This is a Rails solution that creates self-referencing joins for the AND case and a simple SQL include for the OR case. The solution assumes a Model called TopicTag and consequently a table called topic_tags.

The class method Search expects 2 arguments an array of Tags and a string containing either "and" or "or"

class TopicTag < ActiveRecord::Base

  def self.search(tags, andor)

    # Ensure tags are unique or you will get duplicate table names in the SQL
    tags.uniq!

    if andor.downcase == "and"
      first = true
      sql = ""

      tags.each do |tag|
        if first
          sql = "SELECT DISTINCT topic_tags.topic_id FROM topic_tags "
          first = false
        else
          sql += " JOIN topic_tags as tag_#{tag} ON tag_#{tag}.topic_id = \
                   topic_tags.topic_id AND tag_#{tag}.tag = '#{tag}'"
        end
      end
      sql += " WHERE topic_tags.tag = '#{tags[0]}'"
      TopicTag.find_by_sql(sql)

    else
      TopicTag.find(:all, :select => 'DISTINCT topic_id', 
          :conditions => { :tag => tags})
    end
  end

end

In order to get some more test coverage the data was extended to include an extra record for chess. The Database was seeded with the following code

[1,2].each   {|i| TopicTag.create(:topic_id => i, :tag => 'football')}
[1,3].each   {|i| TopicTag.create(:topic_id => i, :tag => 'cricket')}
[2,3,4].each {|i| TopicTag.create(:topic_id => i, :tag => 'basketball')}
[4,5].each   {|i| TopicTag.create(:topic_id => i, :tag => 'chess')}

The following test code produced the results shown

tests = [
  %w[football cricket],
  %w[chess],
  %w[chess cricket basketball]
]

tests.each do |test|
  %w[and or].each do |op|
    puts test.join(" #{op} ") + " = " + 
      (TopicTag.search(test, op).map(&:topic_id)).join(', ')

- **Short exercise 1**:
Translate this sentence from the Rails tag search text into Spanish: "The solution assumes a Model called TopicTag and consequently a table called topic_tags."
- **Short exercise 2**:
Answer these questions using the Rails tag search text.
(a) What two arguments does the class method Search expect?
(b) Which topic_id values were seeded with the tag 'chess'?
(c) According to the code comment, what happens if the tags are not unique?
- **Short exercise 3**:
Continue the Rails tag search text from the point where it stops.

- **Dataset content**:
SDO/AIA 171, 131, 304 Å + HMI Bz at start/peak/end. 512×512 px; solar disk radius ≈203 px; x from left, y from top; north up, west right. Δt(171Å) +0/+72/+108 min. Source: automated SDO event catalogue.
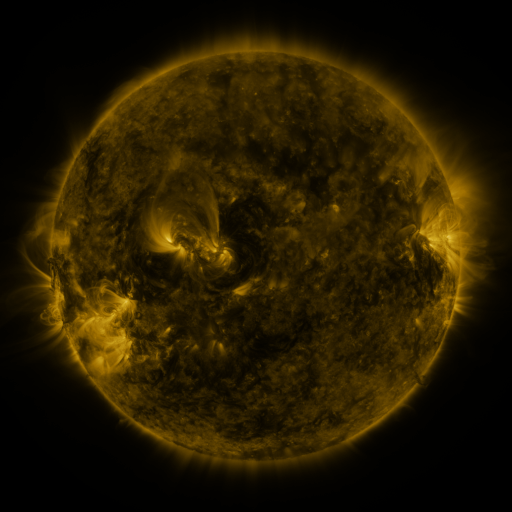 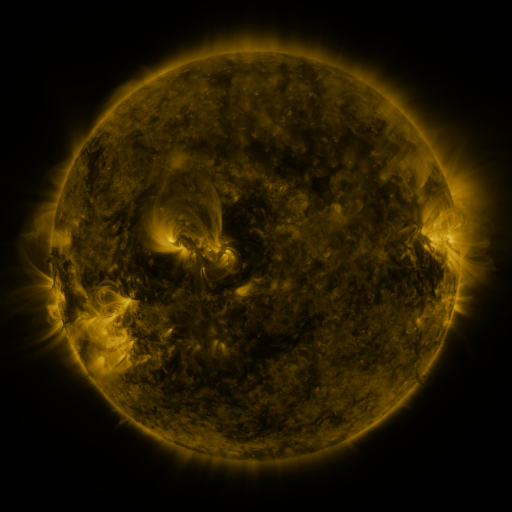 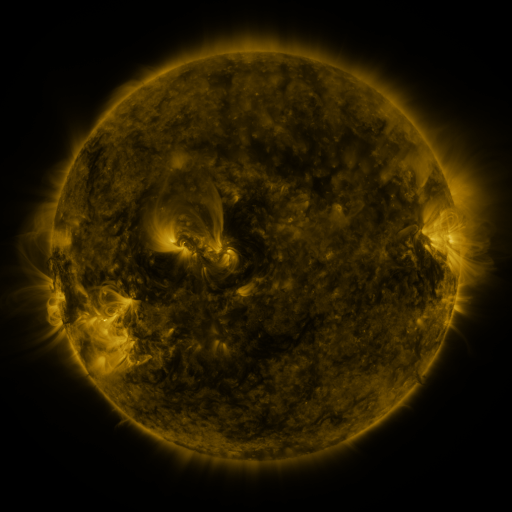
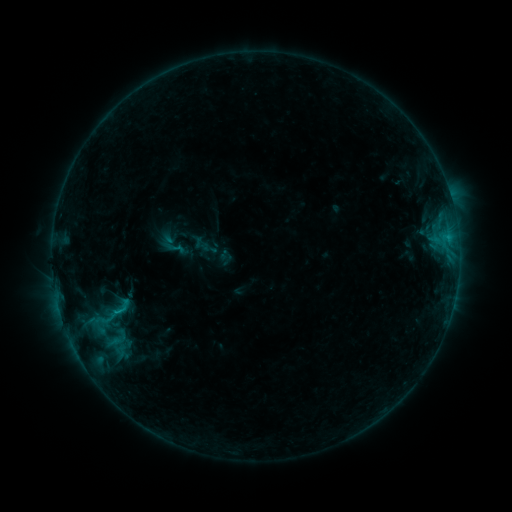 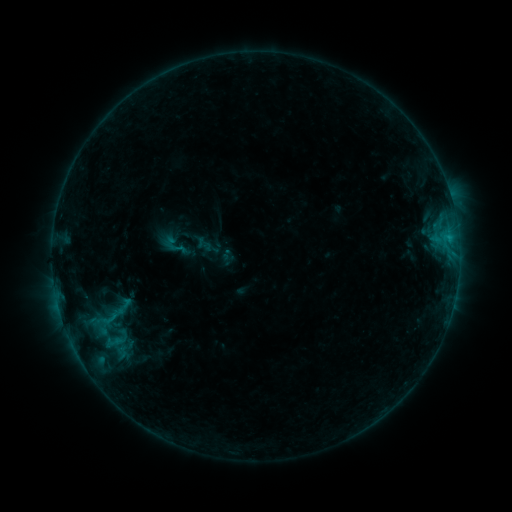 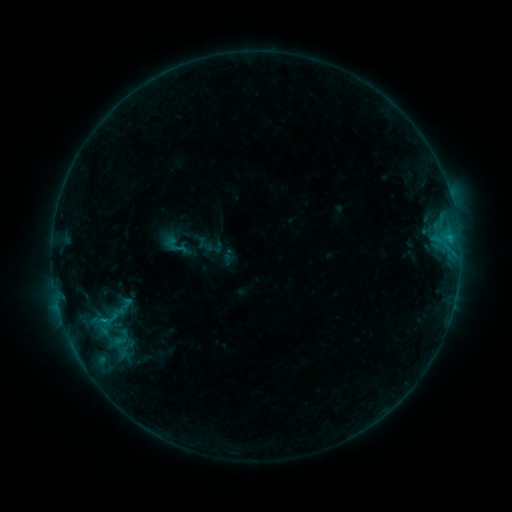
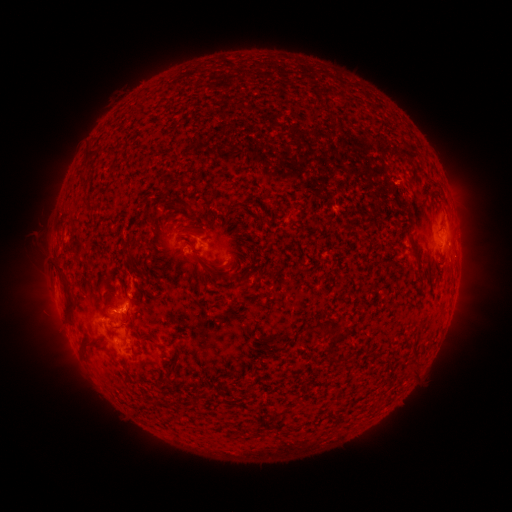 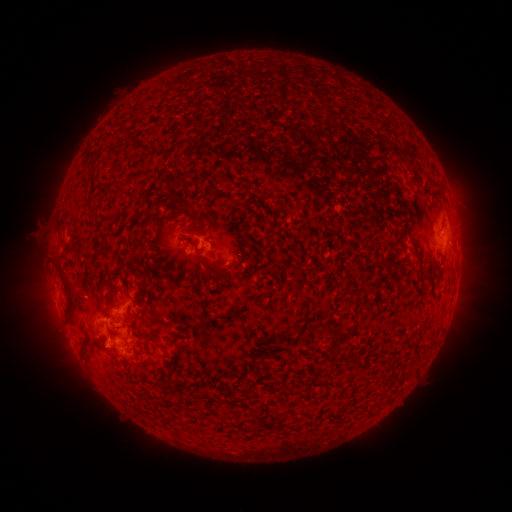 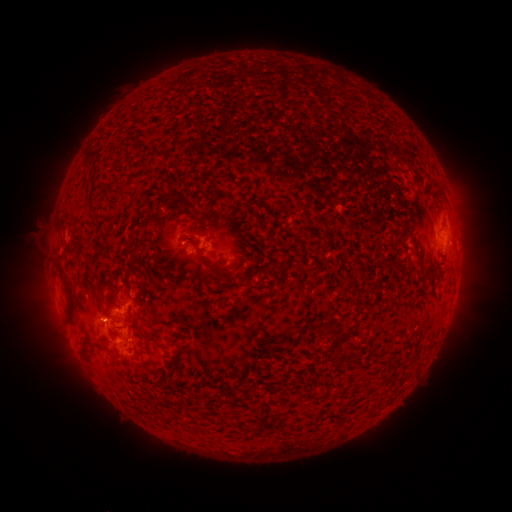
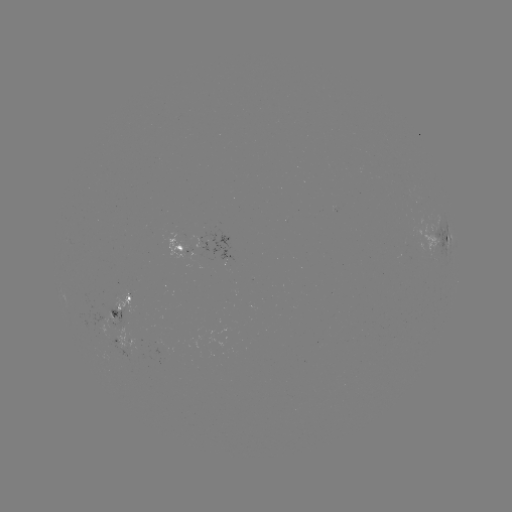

- **Task response 1**:
La solución presupone un modelo llamado TopicTag y, en consecuencia, una tabla llamada topic_tags.

- **Task response 2**:
(a) An array of tags and a string containing either "and" or "or".
(b) 4 and 5.
(c) You will get duplicate table names in the SQL.

- **Task response 3**:
  end
end
football and cricket = 1
football or cricket = 1, 2, 3
chess = 4, 5
chess = 4, 5
chess and cricket and basketball = 
chess or cricket or basketball = 1, 2, 3, 4, 5

Tested on Rails 2.3.8 using SqlLite

EDIT

If you wish to use like then the OR case also gets slightly more complex. You should also be aware that using LIKE with a leading '%' could have significant impacts on performance if the table you are searching is of a non-trivial size.

The following version of the Model uses LIKE for both cases.

class TopicTag < ActiveRecord::Base

  def self.search(tags, andor)

    tags.uniq!

    if andor.downcase == "and"
      first = true
      first_name = ""
      sql = ""

      tags.each do |tag|
        if first
          sql = "SELECT DISTINCT topic_tags.topic_id FROM topic_tags "
          first = false
        else
          sql += " JOIN topic_tags as tag_#{tag} ON tag_#{tag}.topic_id = \    
                  topic_tags.topic_id AND tag_#{tag}.tag like '%#{tag}%'"
        end
      end
      sql += " WHERE topic_tags.tag like '%#{tags[0]}%'"
      TopicTag.find_by_sql(sql)

    else
      first = true
      tag_sql = ""
      tags.each do |tag| 
        if first
          tag_sql = " tag like '%#{tag}%'" 
          first = false
        else
          tag_sql += " OR tag like '%#{tag}%'"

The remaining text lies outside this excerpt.